June 3 at 7 p.m. All options will be presented to the Board of Education.
June 10 at 7 p.m. Anthony Amato will give an overview of the projected economic impact of all the options.
June 17 or 24 Board of Education will decide on the option to go to referendum vote in the fall of 2014.

The first selectmen of Bridgewater and Roxbury are asking "Where are the numbers?"

"I want to see cost projections for all of the options," said Barbara Henry, Roxbury's first selectman. "Exactly what we are doing now is not sustainable but the first plan for consolidation coming in at over $70 million was not something that I wanted to see."

Henry added she is "not opposed to totally consolidating the K through grade 12 classes" on one campus, if student population decline would be, in fact continuing. But she wants hard numbers.

Bill Stuart, Bridgewater first selectman, is waiting to hear "figures for bringing more tuition students into the region and for having the three towns' high school students pay tuition to attend other districts."

Stuart also want to see figures on different ways of housing grades K-5 students throughout the three present elementary schools.

"I helped bring John Costa in to facilitate this discussion," Stuart said. "From what we're seeing in Bridgewater, it looks like only consolidation of all grades is being considered."

Julie Stuart, a Bridgewater parent who is heading the Save Our Schools initiative, suggests all avenues aren't being researched by the committee.

"I agree we can't keep our elementary schools open if there are eventually just six kids coming into each school," she said, "but there's a lot we can do to reverse the student population decline by bring new families into our towns."

Washington First Selectman Mark Lyon believes what looks to Bridgewater like "a slant" to just considering consolidation comes from the fact that "costing out building new schools requires bringing in outside help."

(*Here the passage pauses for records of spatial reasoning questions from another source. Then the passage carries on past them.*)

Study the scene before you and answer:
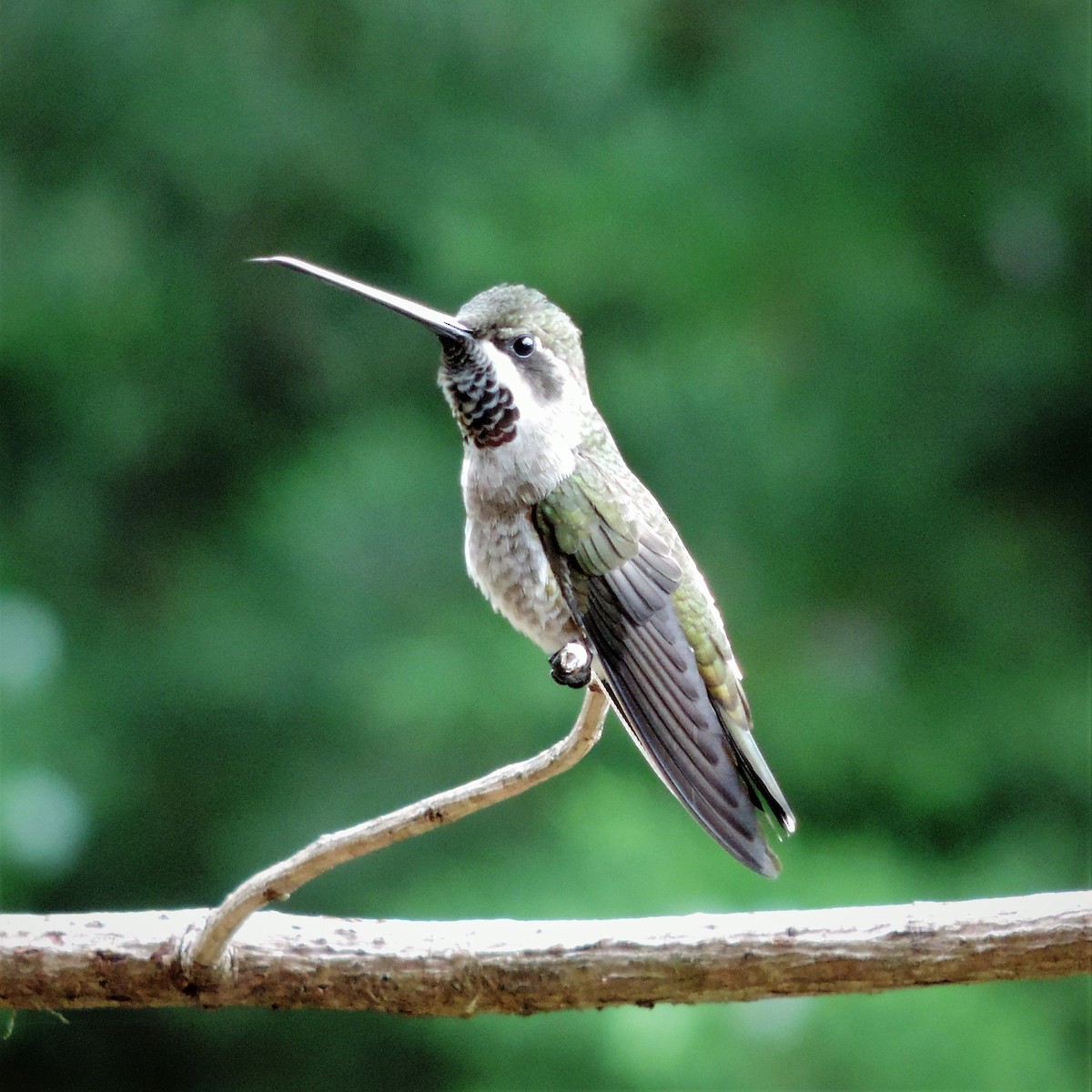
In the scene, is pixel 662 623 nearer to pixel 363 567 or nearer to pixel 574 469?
pixel 574 469

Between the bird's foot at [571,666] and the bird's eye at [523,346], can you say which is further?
A: the bird's eye at [523,346]

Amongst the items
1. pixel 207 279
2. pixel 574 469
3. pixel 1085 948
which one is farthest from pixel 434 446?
pixel 1085 948

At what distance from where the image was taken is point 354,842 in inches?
52.9

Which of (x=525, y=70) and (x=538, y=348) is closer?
(x=538, y=348)

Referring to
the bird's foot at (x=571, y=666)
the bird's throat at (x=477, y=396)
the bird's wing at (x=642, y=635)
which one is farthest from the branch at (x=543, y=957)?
the bird's throat at (x=477, y=396)

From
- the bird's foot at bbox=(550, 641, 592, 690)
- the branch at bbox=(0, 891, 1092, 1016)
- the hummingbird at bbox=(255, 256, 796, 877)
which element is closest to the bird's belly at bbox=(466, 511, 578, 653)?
the hummingbird at bbox=(255, 256, 796, 877)

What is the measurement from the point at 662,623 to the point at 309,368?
81.3 inches

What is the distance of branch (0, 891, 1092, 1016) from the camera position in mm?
1383

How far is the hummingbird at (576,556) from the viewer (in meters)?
1.40

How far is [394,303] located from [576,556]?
12.5 inches

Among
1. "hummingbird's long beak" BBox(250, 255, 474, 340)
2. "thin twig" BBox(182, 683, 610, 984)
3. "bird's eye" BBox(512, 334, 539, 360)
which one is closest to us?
"hummingbird's long beak" BBox(250, 255, 474, 340)

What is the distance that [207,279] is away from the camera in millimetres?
3344

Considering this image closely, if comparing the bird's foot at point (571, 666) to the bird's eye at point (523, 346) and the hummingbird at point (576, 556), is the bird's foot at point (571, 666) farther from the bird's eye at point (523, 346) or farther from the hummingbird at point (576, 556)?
the bird's eye at point (523, 346)

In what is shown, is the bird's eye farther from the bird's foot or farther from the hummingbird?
the bird's foot
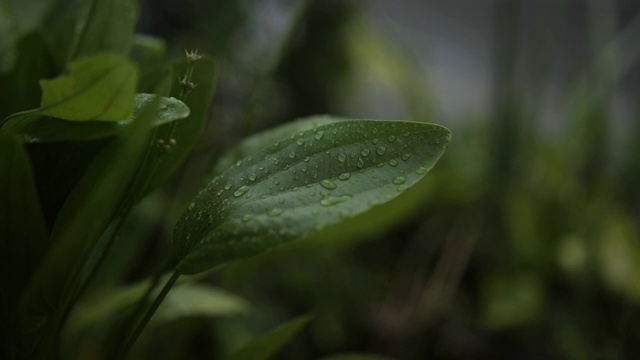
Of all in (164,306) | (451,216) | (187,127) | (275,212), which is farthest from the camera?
(451,216)

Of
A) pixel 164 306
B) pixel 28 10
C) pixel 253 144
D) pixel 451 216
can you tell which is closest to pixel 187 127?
pixel 253 144

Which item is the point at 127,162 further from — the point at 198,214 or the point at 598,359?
the point at 598,359

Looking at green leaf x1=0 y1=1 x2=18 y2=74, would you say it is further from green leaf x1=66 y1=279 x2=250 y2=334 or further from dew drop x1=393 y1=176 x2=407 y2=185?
dew drop x1=393 y1=176 x2=407 y2=185

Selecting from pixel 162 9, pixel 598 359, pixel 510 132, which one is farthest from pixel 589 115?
pixel 162 9

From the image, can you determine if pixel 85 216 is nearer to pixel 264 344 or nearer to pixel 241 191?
pixel 241 191

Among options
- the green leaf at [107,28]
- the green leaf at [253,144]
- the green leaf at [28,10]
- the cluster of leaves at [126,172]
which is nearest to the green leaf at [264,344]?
the cluster of leaves at [126,172]

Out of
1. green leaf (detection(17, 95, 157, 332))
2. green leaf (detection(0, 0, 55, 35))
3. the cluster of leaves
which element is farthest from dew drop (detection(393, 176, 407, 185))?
green leaf (detection(0, 0, 55, 35))
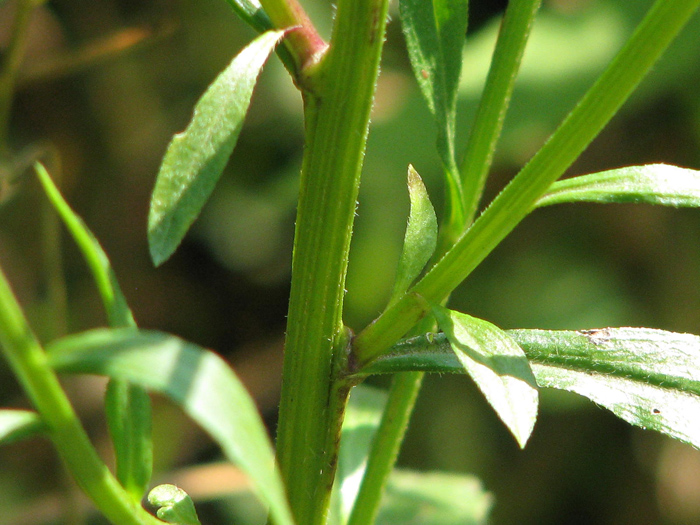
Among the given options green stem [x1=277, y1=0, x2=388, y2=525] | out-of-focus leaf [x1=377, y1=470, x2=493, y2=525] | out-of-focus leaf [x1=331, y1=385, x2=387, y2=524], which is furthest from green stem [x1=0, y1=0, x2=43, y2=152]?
out-of-focus leaf [x1=377, y1=470, x2=493, y2=525]

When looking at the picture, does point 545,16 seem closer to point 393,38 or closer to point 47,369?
point 393,38

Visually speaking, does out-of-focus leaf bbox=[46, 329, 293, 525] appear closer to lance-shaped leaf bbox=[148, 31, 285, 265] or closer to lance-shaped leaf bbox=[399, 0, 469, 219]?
lance-shaped leaf bbox=[148, 31, 285, 265]

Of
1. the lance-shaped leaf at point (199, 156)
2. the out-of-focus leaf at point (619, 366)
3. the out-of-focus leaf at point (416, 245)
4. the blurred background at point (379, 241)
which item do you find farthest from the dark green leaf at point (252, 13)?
the blurred background at point (379, 241)

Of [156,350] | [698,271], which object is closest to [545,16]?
[698,271]

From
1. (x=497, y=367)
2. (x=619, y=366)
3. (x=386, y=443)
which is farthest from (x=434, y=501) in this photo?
(x=497, y=367)

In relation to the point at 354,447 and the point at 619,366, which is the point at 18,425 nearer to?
the point at 619,366

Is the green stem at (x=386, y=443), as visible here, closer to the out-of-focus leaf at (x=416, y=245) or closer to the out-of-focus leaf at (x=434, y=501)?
the out-of-focus leaf at (x=416, y=245)
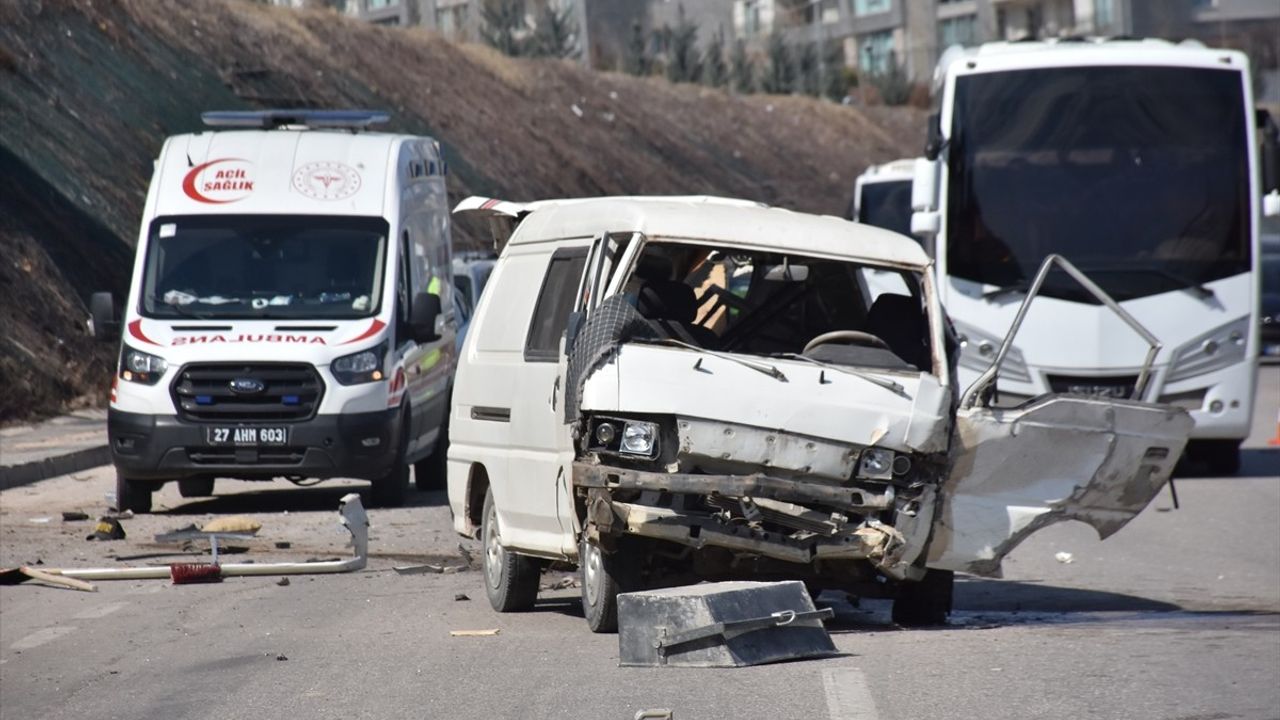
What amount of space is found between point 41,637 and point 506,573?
234 cm

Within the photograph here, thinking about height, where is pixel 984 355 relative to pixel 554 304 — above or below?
below

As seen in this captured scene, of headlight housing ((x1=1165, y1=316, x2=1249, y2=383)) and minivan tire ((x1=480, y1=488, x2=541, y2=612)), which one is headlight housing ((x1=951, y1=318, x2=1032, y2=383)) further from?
minivan tire ((x1=480, y1=488, x2=541, y2=612))

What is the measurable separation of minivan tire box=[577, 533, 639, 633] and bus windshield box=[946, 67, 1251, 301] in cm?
873

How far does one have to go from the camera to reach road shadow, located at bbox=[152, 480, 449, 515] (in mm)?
16391

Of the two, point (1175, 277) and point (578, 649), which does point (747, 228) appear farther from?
point (1175, 277)

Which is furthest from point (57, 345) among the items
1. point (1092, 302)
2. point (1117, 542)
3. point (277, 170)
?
point (1117, 542)

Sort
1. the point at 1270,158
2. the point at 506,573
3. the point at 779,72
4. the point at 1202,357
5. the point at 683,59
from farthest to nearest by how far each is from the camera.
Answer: the point at 779,72 < the point at 683,59 < the point at 1270,158 < the point at 1202,357 < the point at 506,573

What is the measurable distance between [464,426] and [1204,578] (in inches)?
171

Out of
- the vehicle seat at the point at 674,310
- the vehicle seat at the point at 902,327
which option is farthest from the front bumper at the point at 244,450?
the vehicle seat at the point at 902,327

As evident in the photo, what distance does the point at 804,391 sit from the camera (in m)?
8.58

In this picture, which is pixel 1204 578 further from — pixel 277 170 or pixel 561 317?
pixel 277 170

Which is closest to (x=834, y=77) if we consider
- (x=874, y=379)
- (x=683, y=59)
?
(x=683, y=59)

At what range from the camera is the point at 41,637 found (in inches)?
393

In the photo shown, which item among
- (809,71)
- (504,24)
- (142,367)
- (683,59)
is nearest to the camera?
(142,367)
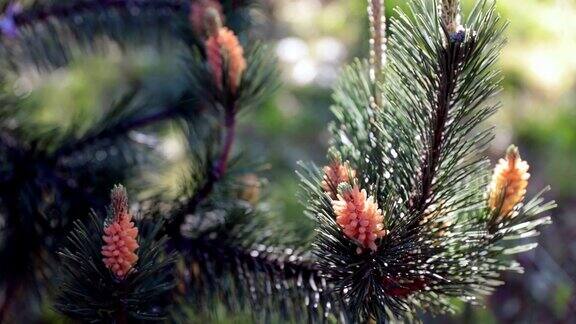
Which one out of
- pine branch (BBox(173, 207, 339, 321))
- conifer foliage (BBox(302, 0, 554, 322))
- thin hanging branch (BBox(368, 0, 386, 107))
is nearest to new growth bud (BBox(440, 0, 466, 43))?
conifer foliage (BBox(302, 0, 554, 322))

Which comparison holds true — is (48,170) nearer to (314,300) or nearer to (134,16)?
(134,16)

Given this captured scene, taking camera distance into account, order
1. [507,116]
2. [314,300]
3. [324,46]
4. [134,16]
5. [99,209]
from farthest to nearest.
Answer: [324,46] < [507,116] < [134,16] < [99,209] < [314,300]

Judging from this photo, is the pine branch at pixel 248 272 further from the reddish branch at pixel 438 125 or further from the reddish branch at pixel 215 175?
the reddish branch at pixel 438 125

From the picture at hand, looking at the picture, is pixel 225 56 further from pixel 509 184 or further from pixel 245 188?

"The school board and administration is costing out other options in house," Lyon added. "I agree there has to be an even-handed look at all options on the table. But I thought there was."

Cosentino said last week "costing out other options has been ongoing through my office."

"I'm looking at the problem -- that was brought to me -- as the instructional leader of a pre-K to 12 school district," Cosentino said, "as it will play out for the next 20 years."

"Putting pre-K to second-grade at Burnham School in Bridgewater and third through fifth 5th grades at Booth Free in Roxbury will not solve the initial problem that led us to this point," she added.